■ CONSIGNE 1
Recopiez, dans l'extrait choisi ci-dessous, tout le passage qui va de « Jésus a été » jusqu'à « et en connaissance. ».

■ EXTRAIT CHOISI
Les parents de Jésus ont donc respecté fidèlement la loi, et Luc insiste sur ce point.
Dans ces quelques versets, il nous le rappelle 5 fois :
- v. 22 : « selon la loi de Moïse »,
- v. 23 : « selon ce qui est écrit dans la loi du Seigneur »,
- v. 24 : « comme cela est prescrit dans la loi du Seigneur »,
- v. 27 : « pour accomplir ce qu’ordonnait la loi » et
- v. 39 : « lorsqu’ils eurent accompli tout ce qu’ordonnait la loi du Seigneur, Joseph et Marie retournèrent en Galilée, à Nazareth leur ville »
Il fallait que Jésus accomplisse toute la loi, comme le parfait représentant de la race juive qu’il était.
Jésus a été un enfant juif ordinaire. Il est né d’une femme, il a respecté la loi et la tradition juive, il a appris à marcher, il a grandi. Il n’est pas venu comme un homme adulte et sûr de lui. Le verset 40 nous dit « qu’il croissait et se fortifiait, il était rempli de sagesse et la grâce de Dieu était sur lui ». Il a connu tous les stades de développement physique et intellectuel. Il a grandi en sagesse et en connaissance.

■ CONSIGNE 2
Relevez toutes les lignes des enregistrements ci-dessous où figure le mot « field », en les recopiant à l'identique.

■ DONNÉES FOURNIES
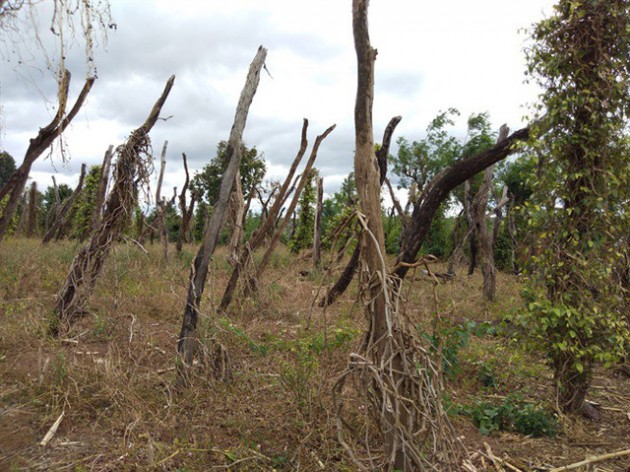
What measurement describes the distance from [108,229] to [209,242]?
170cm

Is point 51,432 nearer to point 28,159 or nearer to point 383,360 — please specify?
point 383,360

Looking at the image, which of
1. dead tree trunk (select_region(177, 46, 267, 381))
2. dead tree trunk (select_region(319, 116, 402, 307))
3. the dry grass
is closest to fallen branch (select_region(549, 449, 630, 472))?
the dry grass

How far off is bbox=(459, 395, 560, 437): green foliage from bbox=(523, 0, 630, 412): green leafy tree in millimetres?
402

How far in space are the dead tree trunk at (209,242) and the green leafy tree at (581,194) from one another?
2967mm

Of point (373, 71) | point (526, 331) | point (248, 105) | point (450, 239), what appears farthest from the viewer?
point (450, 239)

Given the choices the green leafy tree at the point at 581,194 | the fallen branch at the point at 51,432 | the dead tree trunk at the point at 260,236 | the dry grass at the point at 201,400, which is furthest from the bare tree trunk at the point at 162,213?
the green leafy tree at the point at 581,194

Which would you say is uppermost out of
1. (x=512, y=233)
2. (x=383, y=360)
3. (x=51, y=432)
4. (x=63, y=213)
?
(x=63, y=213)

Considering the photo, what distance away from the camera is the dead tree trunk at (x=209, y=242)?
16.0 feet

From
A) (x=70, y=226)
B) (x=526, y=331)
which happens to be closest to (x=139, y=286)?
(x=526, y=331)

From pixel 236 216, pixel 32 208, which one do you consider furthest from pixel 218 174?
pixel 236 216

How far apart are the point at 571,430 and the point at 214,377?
--
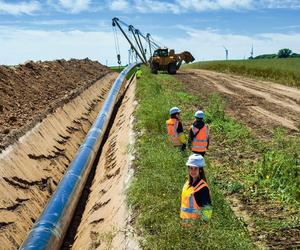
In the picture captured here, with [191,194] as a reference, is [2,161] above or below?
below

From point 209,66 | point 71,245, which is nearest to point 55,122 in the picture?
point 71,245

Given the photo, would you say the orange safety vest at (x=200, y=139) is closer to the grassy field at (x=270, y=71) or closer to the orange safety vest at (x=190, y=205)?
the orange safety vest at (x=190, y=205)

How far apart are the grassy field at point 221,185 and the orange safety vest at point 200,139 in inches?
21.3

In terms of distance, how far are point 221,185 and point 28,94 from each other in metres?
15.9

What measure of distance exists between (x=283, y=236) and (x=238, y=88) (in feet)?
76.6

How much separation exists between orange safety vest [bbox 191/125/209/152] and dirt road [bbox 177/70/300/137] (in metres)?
...
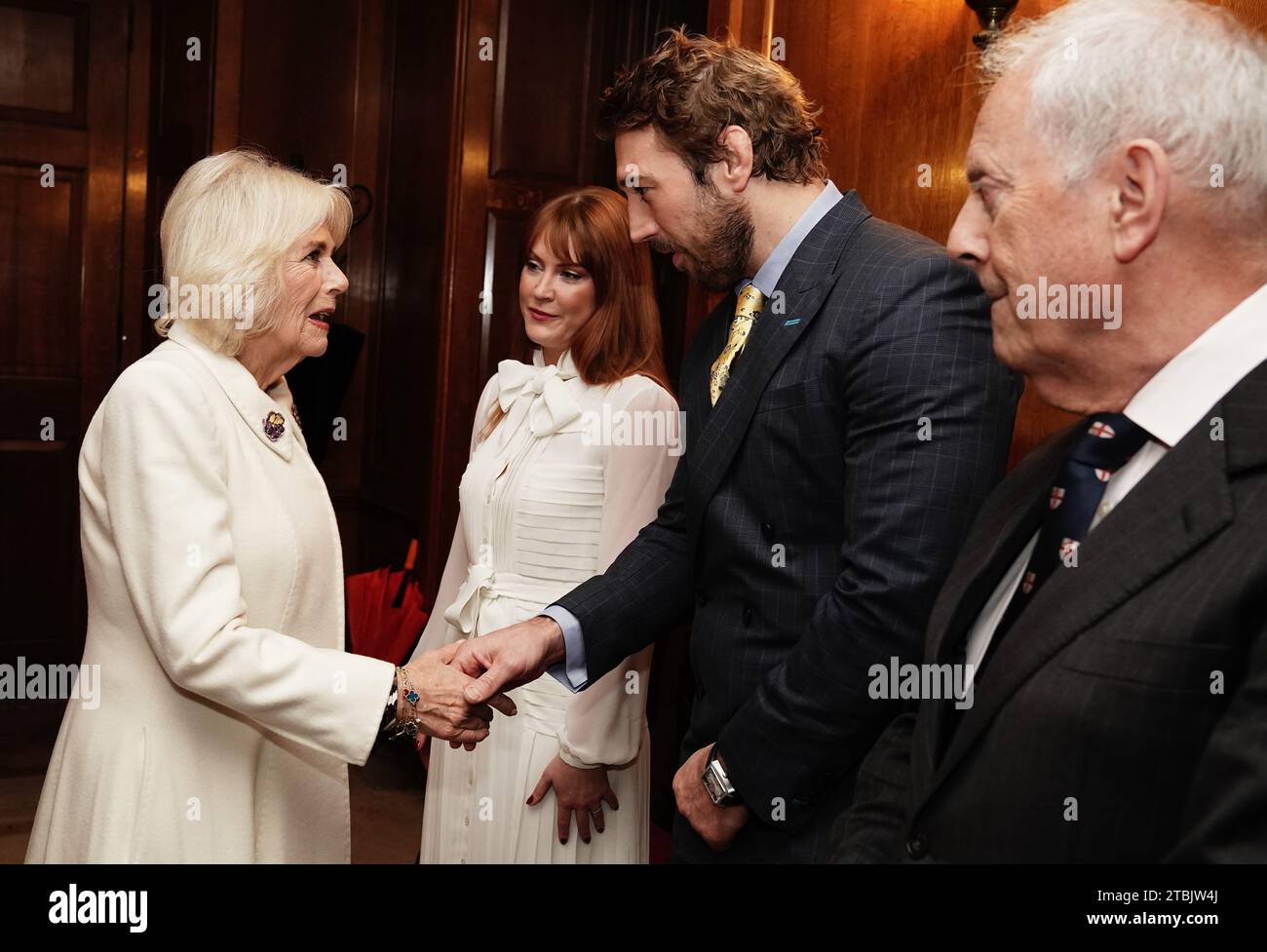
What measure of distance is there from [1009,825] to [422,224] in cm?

■ RÉPONSE 1
Jésus a été un enfant juif ordinaire. Il est né d’une femme, il a respecté la loi et la tradition juive, il a appris à marcher, il a grandi. Il n’est pas venu comme un homme adulte et sûr de lui. Le verset 40 nous dit « qu’il croissait et se fortifiait, il était rempli de sagesse et la grâce de Dieu était sur lui ». Il a connu tous les stades de développement physique et intellectuel. Il a grandi en sagesse et en connaissance.

■ RÉPONSE 2
Given the photo, would you say the orange safety vest at (x=200, y=139) is closer to the grassy field at (x=270, y=71) or closer to the orange safety vest at (x=190, y=205)?
How far apart are the grassy field at point 221,185 and the orange safety vest at point 200,139 in inches?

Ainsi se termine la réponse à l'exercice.